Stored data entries
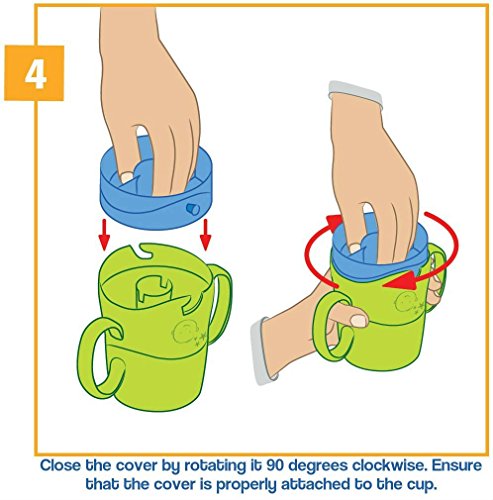 4

Close the cover by rotating it 90 degrees clockwise. Ensure that the cover is properly attached to the cup.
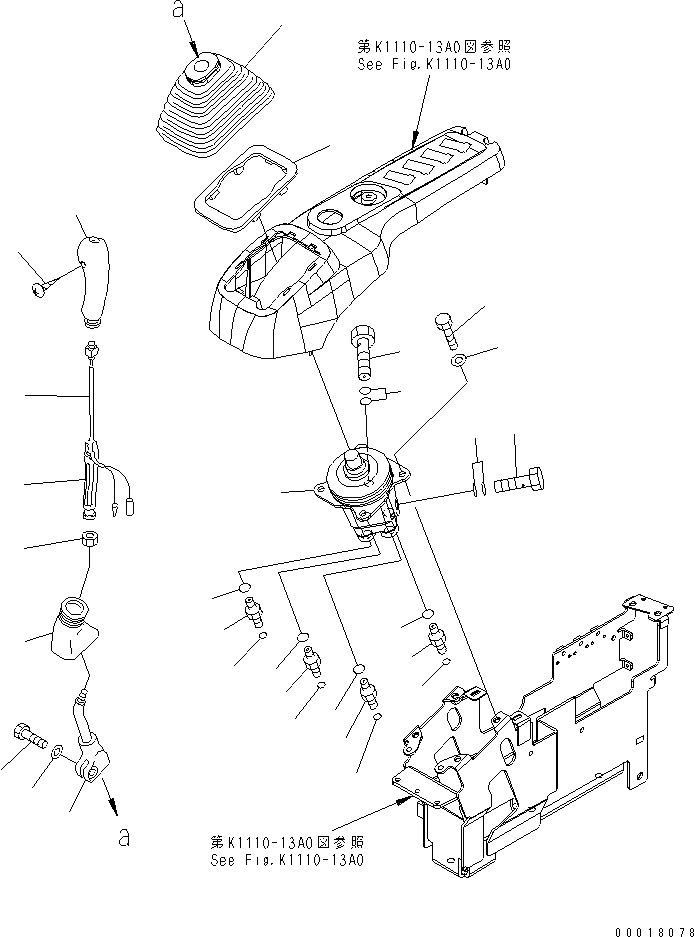 a

第K1110-13A0図参照
See Fig.K1110-13A0

a

第K1110-13A0図参照
See Fig.K1110-13A0

00018078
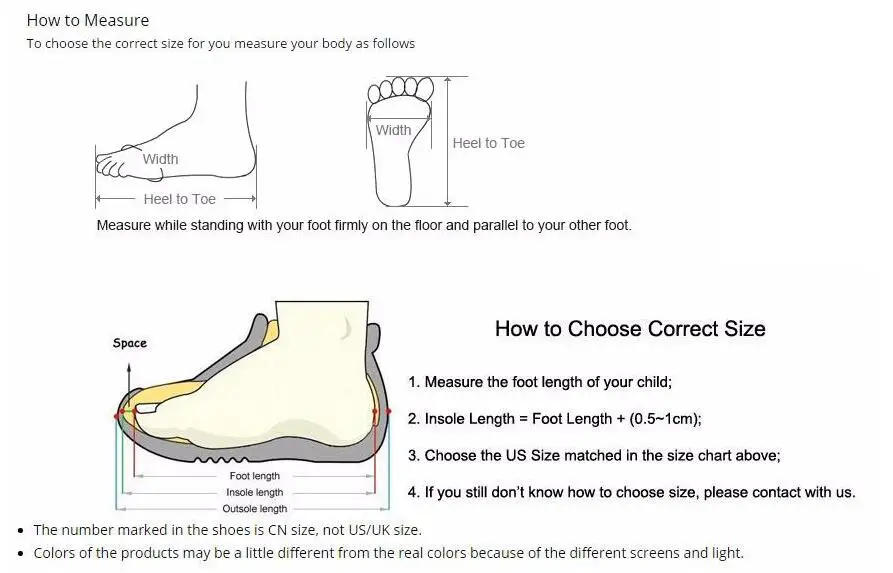 How to Measure
To choose the correct size for you measure your body as follows

Width
Heel to Toe

Width
Heel to Toe

Measure while standing with your foot firmly on the floor and parallel to your other foot.

Space

Foot length
Insole length
Outsole length

How to Choose Correct Size

1. Measure the foot length of your child;
2. Insole Length = Foot Length + (0.5~1cm);
3. Choose the US Size matched in the size chart above;
4. If you still don't know how to choose size, please contact with us.

• The number marked in the shoes is CN size, not US/UK size.
• Colors of the products may be a little different from the real colors because of the different screens and light.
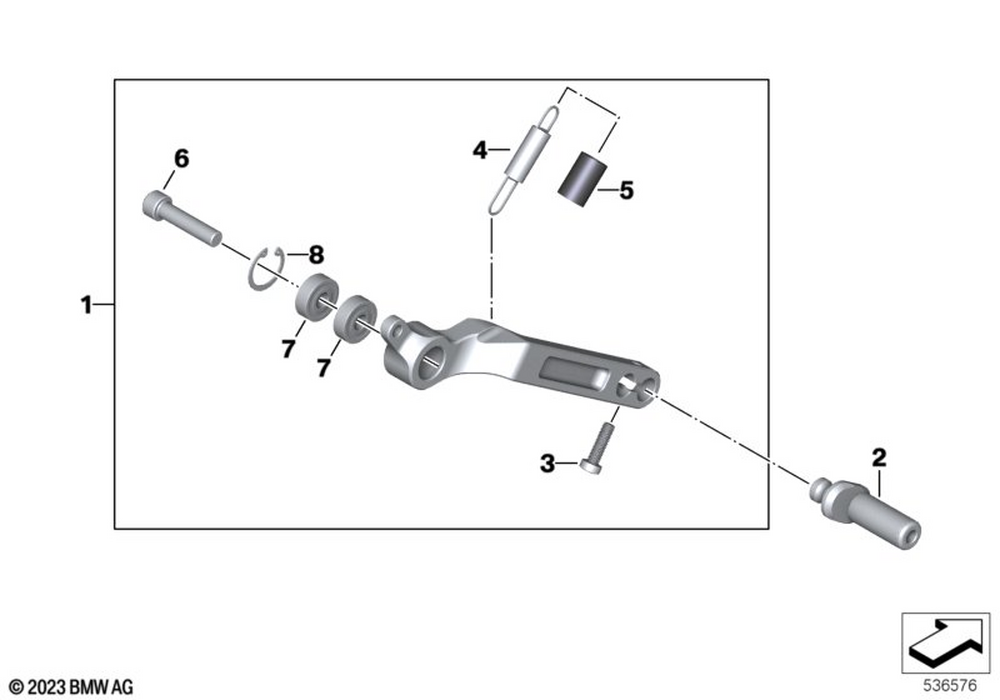 6
4
5
8
1
7
7
3
2
© 2023 BMW AG
536576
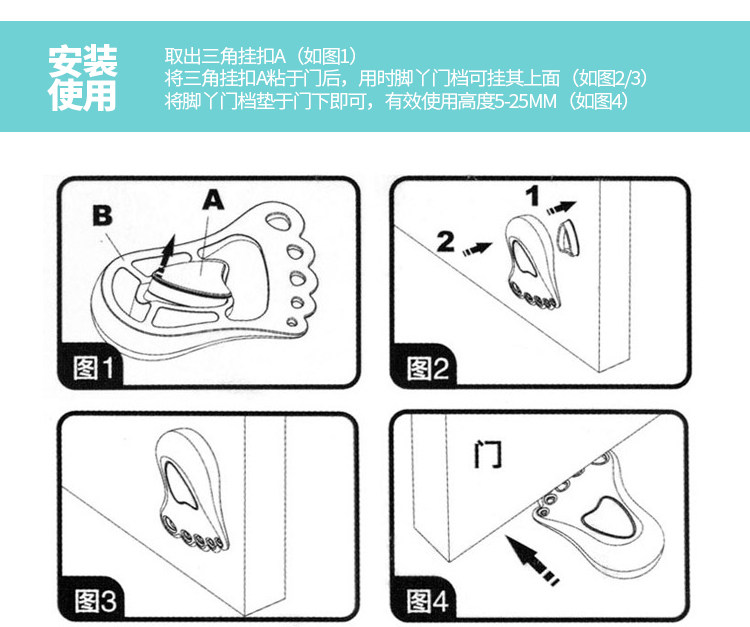 安装使用

取出三角挂扣A（如图1）
将三角挂扣A粘于门后，用时脚丫门档可挂其上面（如图2/3）
将脚丫门档垫于门下即可，有效使用高度5-25MM（如图4）

B
A
图1

1
2
图2

图3

门
图4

What you need to do
Line by line, print the records exactly, leaving the pictures behind.

Written response
 4

Close the cover by rotating it 90 degrees clockwise. Ensure that the cover is properly attached to the cup.
 a

第K1110-13A0図参照
See Fig.K1110-13A0

a

第K1110-13A0図参照
See Fig.K1110-13A0

00018078
 How to Measure
To choose the correct size for you measure your body as follows

Width
Heel to Toe

Width
Heel to Toe

Measure while standing with your foot firmly on the floor and parallel to your other foot.

Space

Foot length
Insole length
Outsole length

How to Choose Correct Size

1. Measure the foot length of your child;
2. Insole Length = Foot Length + (0.5~1cm);
3. Choose the US Size matched in the size chart above;
4. If you still don't know how to choose size, please contact with us.

• The number marked in the shoes is CN size, not US/UK size.
• Colors of the products may be a little different from the real colors because of the different screens and light.
 6
4
5
8
1
7
7
3
2
© 2023 BMW AG
536576
 安装使用

取出三角挂扣A（如图1）
将三角挂扣A粘于门后，用时脚丫门档可挂其上面（如图2/3）
将脚丫门档垫于门下即可，有效使用高度5-25MM（如图4）

B
A
图1

1
2
图2

图3

门
图4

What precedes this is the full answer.